▸ Tarefa
Por favor, reescreva a passagem da reportagem sobre o leilão das Cepacs que vai de "As Cepacs são" até "mil por título.", substituindo "incorporadoras" por "construtoras".

A decisão acende um sinal de alerta no setor, pois impacta o potencial construtivo dos terrenos englobados pela Operação Urbana Faria Lima, centro financeiro e uma das áreas mais valorizadas da cidade.

A Prefeitura, porém, manterá o leilão das Cepacs, em que pretende arrecadar aproximadamente R$ 3 bilhões. Em nota, o órgão afirma que a liminar não afetará esta nova oferta pública, apenas títulos antigos.

As Cepacs são títulos que garantem às incorporadoras o direito de erguer prédios acima dos limites originais de cada bairro. O leilão, aguardado há anos, está agitando o mercado imobiliário e o preço partirá de R$ 17,6 mil por título.

Ao todo, serão disponibilizados 164.509 Cepacs e o leilão está marcado para a próxima terça-feira, 19 de agosto, na sede da B3. Na prática, cada título permite expandir a área construída entre 0,5 e 2,8 metros quadrados.

Prefeitura argumenta que liminar não impacta o leilão de CEPACs, mantidos para terça-feira, 19.
Prefeitura argumenta que liminar não impacta o leilão de CEPACs, mantidos para terça-feira, 19.
Foto: Tiago Queiroz/Estadão / Estadão

A Procuradoria Geral do Município destaca que ainda não foi notificada da decisão, mas avalia enviar um pedido de reconsideração.

"As ações previstas na Operação Urbana são fundamentais para viabilizar obras de mobilidade, habitação, infraestrutura e qualificação de espaços públicos, trazendo benefícios diretos para a população", reafirma a Prefeitura.

Como a liminar impacta o setor?

O mercado imobiliário observa a Operação Urbana Faria Lima (OUCFL) como uma das mais importantes da capital paulista. Essa disputa deve, inclusive, aumentar o preço do ágio, segundo especialistas ouvidos pelo Estadão.

Uma das justificativas para tanta empolgação é que a revisão da Lei OUCFL, aprovada pela Câmara Municipal em julho de 2024, estabeleceu que os Cepacs utilizados em imóveis próximos a eixos de transporte poderão construir 30% a mais do que o potencial construtivo da região, sem a necessidade de pagar impostos por isso.

É justamente esse bônus de 30% que a liminar do TJ-SP questiona e que foi suspensa provisoriamente. O Ministério Público de São Paulo defende que há inconstitucionalidade na gratuidade e indica que os benefícios não podem ser retroativos para leilões que aconteceram antes.

A entidade calcula que o item pode causar um prejuízo de pelo menos R$ 174 milhões. O Estadão tentou contato com o Ministério Público, mas não foi atendido até a publicação desta reportagem.

Operação Urbana em Paraisópolis

A gestão do prefeito Ricardo Nunes (MDB) reforça que a Lei Municipal 18.175, de 25 de julho de 2024, estabeleceu que a Operação Urbana Consorciada Faria Lima também engloba o Complexo Paraisópolis (composto pelos bairros Paraisópolis, Jardim Colombo e Porto Seguro).

Em nota, a Prefeitura lembra que a norma autorizou um acréscimo de 250 mil m² de área adicional de construção, tornando viável a realização de uma nova oferta de Cepacs. "Mais de 2,2 milhões de metros quadrados adicionais já foram consumidos desde o início da operação", comenta.

▸ Bloco de dados
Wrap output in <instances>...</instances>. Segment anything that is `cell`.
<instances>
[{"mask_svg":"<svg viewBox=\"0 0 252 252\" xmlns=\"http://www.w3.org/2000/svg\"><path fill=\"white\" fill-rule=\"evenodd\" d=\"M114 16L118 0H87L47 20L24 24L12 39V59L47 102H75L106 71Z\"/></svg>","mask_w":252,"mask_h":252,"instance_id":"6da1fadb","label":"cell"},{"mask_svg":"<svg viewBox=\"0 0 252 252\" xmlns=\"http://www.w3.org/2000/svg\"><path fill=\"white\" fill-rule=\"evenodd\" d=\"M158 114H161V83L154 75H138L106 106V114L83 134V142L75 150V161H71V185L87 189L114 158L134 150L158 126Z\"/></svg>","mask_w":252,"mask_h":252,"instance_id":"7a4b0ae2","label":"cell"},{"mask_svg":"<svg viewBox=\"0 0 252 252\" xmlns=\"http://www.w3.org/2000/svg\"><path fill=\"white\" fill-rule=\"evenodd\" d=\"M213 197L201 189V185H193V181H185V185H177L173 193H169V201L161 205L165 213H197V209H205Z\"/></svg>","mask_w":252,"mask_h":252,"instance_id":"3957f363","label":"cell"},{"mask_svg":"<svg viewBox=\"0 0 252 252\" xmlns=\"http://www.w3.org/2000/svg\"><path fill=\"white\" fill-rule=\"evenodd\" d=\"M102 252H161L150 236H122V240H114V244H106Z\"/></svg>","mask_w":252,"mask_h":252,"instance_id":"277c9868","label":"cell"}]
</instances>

▸ Sua resposta
As Cepacs são títulos que garantem às construtoras o direito de erguer prédios acima dos limites originais de cada bairro. O leilão, aguardado há anos, está agitando o mercado imobiliário e o preço partirá de R$ 17,6 mil por título.